— Consigne donnée A —
Restituez sans la moindre modification les lignes des entrées qui vont de la ligne contenant « In the scene shown, what » jusqu'à la fin des entrées, ces deux limites incluses.
─── Extrait ───
Mackinder sous crack
Partout sur l’échiquier mondial extrêmement incandescent, les relations internationales sont en train d’être complètement recadrées.
La Chine – et les principaux acteurs eurasiens de l’Organisation de coopération de Shanghai (OCS), des BRICS+ et de l’Union économique eurasiatique (UEE) dirigée par la Russie – proposent tous un développement pacifique.
En revanche, l’hégémon impose une avalanche de sanctions – ce n’est pas un hasard si les trois principaux destinataires sont les puissances eurasiennes que sont la Russie, l’Iran et la Chine -, des guerres meurtrières par procuration (Ukraine) et toutes les formes possibles de guerre hybride pour empêcher la fin de sa suprématie, qui a duré à peine sept décennies et demie, une bavure en termes historiques.
Le dysfonctionnement actuel – physique, politique, financier, cognitif – atteint son paroxysme. Alors que l’Europe plonge dans l’abîme d’une dévastation et d’une noirceur largement auto-infligées – un néo-médiévalisme dans le registre du réveil – un Empire ravagé de l’intérieur a recours au pillage, même de ses riches « alliés ».
C’est comme si nous étions tous témoins d’un scénario à la Mackinder.
Halford Mackinder, bien sûr, était le géographe britannique qui a développé la « théorie du Heartland » de la géopolitique, influençant fortement la politique étrangère des États-Unis pendant la guerre froide : « Qui dirige l’Europe de l’Est commande le Heartland ; qui dirige le Heartland commande l’île du monde ; qui dirige l’île du monde commande le monde ».
─── Données à traiter ───
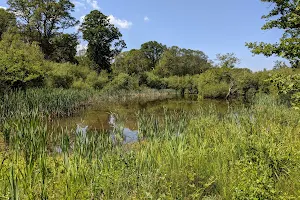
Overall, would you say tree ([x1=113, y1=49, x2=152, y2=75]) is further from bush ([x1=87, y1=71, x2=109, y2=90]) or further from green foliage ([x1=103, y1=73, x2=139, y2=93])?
bush ([x1=87, y1=71, x2=109, y2=90])


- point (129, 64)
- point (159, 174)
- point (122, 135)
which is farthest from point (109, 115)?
point (129, 64)

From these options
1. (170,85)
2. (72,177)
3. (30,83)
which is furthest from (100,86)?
(72,177)

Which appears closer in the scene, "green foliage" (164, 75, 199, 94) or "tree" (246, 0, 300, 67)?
"tree" (246, 0, 300, 67)

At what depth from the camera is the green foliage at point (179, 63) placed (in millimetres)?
50125

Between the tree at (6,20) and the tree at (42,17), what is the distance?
913 mm

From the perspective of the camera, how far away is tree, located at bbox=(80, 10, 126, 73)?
35.8 m

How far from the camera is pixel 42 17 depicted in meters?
29.7

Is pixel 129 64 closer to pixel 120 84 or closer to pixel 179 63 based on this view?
pixel 179 63

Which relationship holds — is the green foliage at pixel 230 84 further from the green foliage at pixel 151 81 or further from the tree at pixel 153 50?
the tree at pixel 153 50

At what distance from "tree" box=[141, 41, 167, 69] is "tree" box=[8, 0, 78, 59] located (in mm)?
30038

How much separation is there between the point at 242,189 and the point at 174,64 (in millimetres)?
48776

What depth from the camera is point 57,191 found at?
2.78 metres

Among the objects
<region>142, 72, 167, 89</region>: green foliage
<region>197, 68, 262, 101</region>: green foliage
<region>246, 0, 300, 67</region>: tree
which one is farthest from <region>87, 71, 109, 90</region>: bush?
<region>246, 0, 300, 67</region>: tree

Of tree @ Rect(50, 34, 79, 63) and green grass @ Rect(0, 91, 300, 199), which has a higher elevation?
tree @ Rect(50, 34, 79, 63)
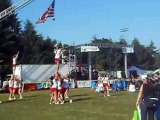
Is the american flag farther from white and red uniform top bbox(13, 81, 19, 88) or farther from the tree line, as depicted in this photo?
the tree line

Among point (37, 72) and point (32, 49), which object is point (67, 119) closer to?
point (37, 72)

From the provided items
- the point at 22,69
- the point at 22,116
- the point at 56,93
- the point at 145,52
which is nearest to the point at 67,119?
the point at 22,116

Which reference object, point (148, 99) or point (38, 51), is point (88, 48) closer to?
point (38, 51)

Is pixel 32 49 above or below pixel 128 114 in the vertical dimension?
above

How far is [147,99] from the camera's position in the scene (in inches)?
547

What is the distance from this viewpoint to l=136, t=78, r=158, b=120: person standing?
13852 mm

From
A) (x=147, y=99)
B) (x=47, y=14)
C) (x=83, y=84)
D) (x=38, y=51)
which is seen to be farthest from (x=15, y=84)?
(x=38, y=51)

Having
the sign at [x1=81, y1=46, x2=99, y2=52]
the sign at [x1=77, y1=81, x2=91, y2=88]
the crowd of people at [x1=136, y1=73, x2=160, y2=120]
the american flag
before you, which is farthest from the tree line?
the crowd of people at [x1=136, y1=73, x2=160, y2=120]

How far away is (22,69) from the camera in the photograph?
2018 inches

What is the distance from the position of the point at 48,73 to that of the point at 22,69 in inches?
175

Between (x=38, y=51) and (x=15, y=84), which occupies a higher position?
(x=38, y=51)

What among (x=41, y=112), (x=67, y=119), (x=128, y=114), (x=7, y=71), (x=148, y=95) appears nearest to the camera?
(x=148, y=95)

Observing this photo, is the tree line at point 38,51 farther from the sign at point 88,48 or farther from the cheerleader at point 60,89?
the cheerleader at point 60,89

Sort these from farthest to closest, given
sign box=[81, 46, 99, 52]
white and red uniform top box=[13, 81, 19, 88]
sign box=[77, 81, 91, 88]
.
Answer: sign box=[81, 46, 99, 52] < sign box=[77, 81, 91, 88] < white and red uniform top box=[13, 81, 19, 88]
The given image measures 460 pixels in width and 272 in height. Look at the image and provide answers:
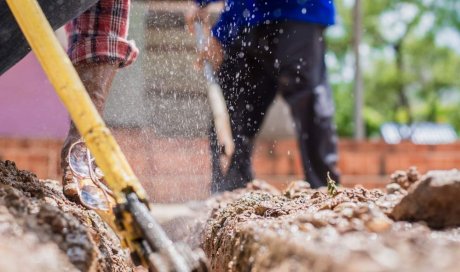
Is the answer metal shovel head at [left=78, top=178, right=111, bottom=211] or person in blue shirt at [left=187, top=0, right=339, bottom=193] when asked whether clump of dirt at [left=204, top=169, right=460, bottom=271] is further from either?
person in blue shirt at [left=187, top=0, right=339, bottom=193]

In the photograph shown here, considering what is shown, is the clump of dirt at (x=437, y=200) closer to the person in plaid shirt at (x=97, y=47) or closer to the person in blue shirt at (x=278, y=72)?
the person in plaid shirt at (x=97, y=47)

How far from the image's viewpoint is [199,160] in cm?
488

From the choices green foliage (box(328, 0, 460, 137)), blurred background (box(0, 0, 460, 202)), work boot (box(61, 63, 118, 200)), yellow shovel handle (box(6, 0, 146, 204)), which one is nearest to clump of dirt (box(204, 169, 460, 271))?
yellow shovel handle (box(6, 0, 146, 204))

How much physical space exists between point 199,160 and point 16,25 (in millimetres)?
3150

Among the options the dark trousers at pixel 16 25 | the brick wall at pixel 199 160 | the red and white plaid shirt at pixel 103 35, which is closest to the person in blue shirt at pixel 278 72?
the brick wall at pixel 199 160

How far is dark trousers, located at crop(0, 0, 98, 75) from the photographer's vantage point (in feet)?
5.78

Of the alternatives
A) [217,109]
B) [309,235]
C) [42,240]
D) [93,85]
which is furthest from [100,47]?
[217,109]

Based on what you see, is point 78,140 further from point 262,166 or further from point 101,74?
point 262,166

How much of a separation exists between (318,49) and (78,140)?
1951 mm

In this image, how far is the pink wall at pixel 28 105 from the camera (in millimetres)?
5145

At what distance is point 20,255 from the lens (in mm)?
1030

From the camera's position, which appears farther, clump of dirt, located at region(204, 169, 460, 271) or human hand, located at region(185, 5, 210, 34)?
human hand, located at region(185, 5, 210, 34)

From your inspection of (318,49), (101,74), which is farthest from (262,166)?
(101,74)

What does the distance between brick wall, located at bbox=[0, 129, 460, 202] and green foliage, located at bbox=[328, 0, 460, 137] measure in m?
12.8
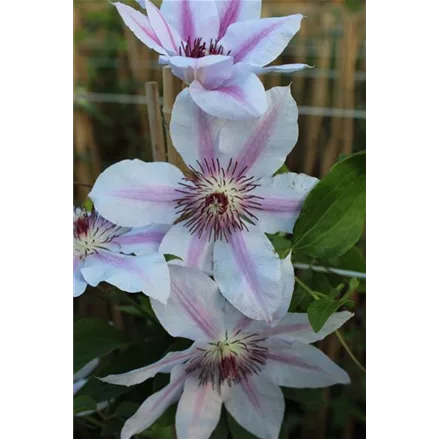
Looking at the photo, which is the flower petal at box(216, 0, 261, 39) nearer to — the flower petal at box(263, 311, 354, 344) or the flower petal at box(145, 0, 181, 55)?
the flower petal at box(145, 0, 181, 55)

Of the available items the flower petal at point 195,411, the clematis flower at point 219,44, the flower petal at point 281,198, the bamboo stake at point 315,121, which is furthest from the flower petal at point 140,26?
the bamboo stake at point 315,121

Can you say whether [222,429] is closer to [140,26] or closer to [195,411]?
[195,411]

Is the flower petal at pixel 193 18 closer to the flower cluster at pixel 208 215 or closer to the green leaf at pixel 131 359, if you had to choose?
the flower cluster at pixel 208 215

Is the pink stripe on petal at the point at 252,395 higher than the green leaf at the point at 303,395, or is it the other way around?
the pink stripe on petal at the point at 252,395

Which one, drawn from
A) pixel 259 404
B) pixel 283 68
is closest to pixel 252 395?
pixel 259 404
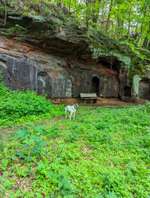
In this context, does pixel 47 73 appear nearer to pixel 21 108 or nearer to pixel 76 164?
pixel 21 108

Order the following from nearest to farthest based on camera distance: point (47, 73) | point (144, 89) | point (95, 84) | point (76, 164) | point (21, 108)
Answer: point (76, 164)
point (21, 108)
point (47, 73)
point (95, 84)
point (144, 89)

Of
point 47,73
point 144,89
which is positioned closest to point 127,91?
point 144,89

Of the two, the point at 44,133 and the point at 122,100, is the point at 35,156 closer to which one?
the point at 44,133

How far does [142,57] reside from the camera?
14461 mm

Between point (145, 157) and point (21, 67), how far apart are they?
7.25 metres

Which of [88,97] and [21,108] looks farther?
[88,97]

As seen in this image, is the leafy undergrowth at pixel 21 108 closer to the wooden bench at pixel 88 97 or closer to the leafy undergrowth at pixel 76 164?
the leafy undergrowth at pixel 76 164

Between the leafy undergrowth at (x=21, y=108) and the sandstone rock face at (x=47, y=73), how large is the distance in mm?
1186

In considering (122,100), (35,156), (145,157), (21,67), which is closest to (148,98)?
(122,100)

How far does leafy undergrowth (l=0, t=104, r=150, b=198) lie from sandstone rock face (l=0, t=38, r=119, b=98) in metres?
4.76

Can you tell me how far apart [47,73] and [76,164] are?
7936 mm

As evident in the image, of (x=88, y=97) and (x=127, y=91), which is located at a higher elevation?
(x=88, y=97)

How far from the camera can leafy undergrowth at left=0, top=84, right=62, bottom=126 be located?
8344 mm

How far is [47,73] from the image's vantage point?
12.4 metres
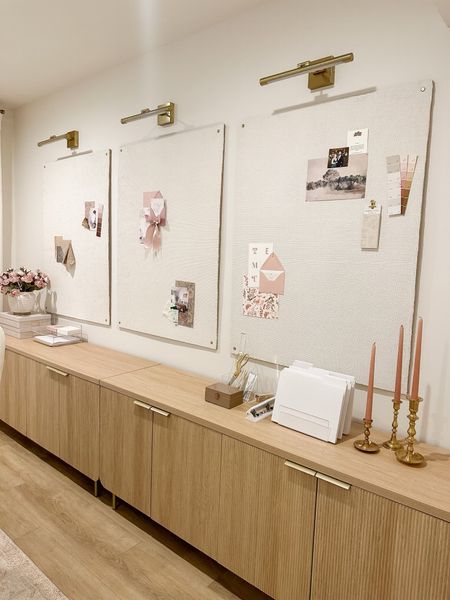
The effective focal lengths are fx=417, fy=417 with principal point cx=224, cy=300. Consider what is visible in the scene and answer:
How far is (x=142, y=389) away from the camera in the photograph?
2.11 metres

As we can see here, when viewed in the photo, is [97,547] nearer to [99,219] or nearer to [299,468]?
[299,468]

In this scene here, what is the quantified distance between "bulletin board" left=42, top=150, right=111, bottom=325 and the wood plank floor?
1.14 m

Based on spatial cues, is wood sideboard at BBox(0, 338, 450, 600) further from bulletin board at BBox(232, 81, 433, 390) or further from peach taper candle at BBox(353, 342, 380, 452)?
bulletin board at BBox(232, 81, 433, 390)

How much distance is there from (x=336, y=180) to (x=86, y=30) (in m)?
1.70

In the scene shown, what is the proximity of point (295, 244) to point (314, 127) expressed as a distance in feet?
1.72

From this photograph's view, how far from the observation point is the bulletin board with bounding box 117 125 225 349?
2.28m

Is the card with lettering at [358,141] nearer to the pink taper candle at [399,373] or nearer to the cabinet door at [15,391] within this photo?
the pink taper candle at [399,373]

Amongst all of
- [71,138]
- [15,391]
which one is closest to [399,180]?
[71,138]

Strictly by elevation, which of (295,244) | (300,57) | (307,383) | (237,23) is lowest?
(307,383)

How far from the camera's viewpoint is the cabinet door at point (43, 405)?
2582mm

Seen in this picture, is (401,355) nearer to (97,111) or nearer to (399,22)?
(399,22)

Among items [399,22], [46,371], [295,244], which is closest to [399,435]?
[295,244]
───
— Consigne donnée B —
Prolongez l'extrait sur la recomposition des relations internationales à partir de l'endroit où il s'interrompt.

— Réponse correcte A —
In the scene shown, what is the proximity of point (295, 244) to point (314, 127) expressed as a distance in feet?
1.72

From this photograph's view, how far from the observation point is the bulletin board with bounding box 117 125 225 349?
2.28m

Is the card with lettering at [358,141] nearer to the pink taper candle at [399,373] or nearer to the cabinet door at [15,391] within this photo?
the pink taper candle at [399,373]

Amongst all of
- [71,138]
- [15,391]
which one is closest to [399,180]?
[71,138]

Strictly by elevation, which of (295,244) | (300,57) | (307,383) | (237,23) is lowest?
(307,383)

How far from the camera's viewpoint is the cabinet door at point (43, 405)?
2582mm

Seen in this picture, is (401,355) nearer to (97,111) or nearer to (399,22)?
(399,22)

Among items [399,22], [46,371], [295,244], which is closest to [399,435]?
[295,244]

— Réponse correcte B —
La Russie s’étend sur 11 fuseaux horaires et est assise sur un tiers des ressources naturelles du monde. Une symbiose naturelle entre l’Europe et la Russie est comme un fait de la vie. Mais l’oligarchie européenne a tout gâché.
Il n’est pas étonnant que les dirigeants chinois considèrent le processus avec horreur, car l’un des axes essentiels de la BRI est de faciliter un commerce sans faille entre la Chine et l’Europe. Le couloir de connectivité de la Russie ayant été bloqué par des sanctions, la Chine privilégiera les couloirs passant par l’Asie occidentale.
Pendant ce temps, la Russie achève son pivot vers l’est. Les énormes ressources de la Russie, associées à la capacité de fabrication de la Chine et de l’Asie de l’Est dans son ensemble, projettent une sphère de commerce/connectivité qui va même au-delà de la BRI. C’est ce qui est au cœur du concept russe de partenariat pour la Grande Eurasie.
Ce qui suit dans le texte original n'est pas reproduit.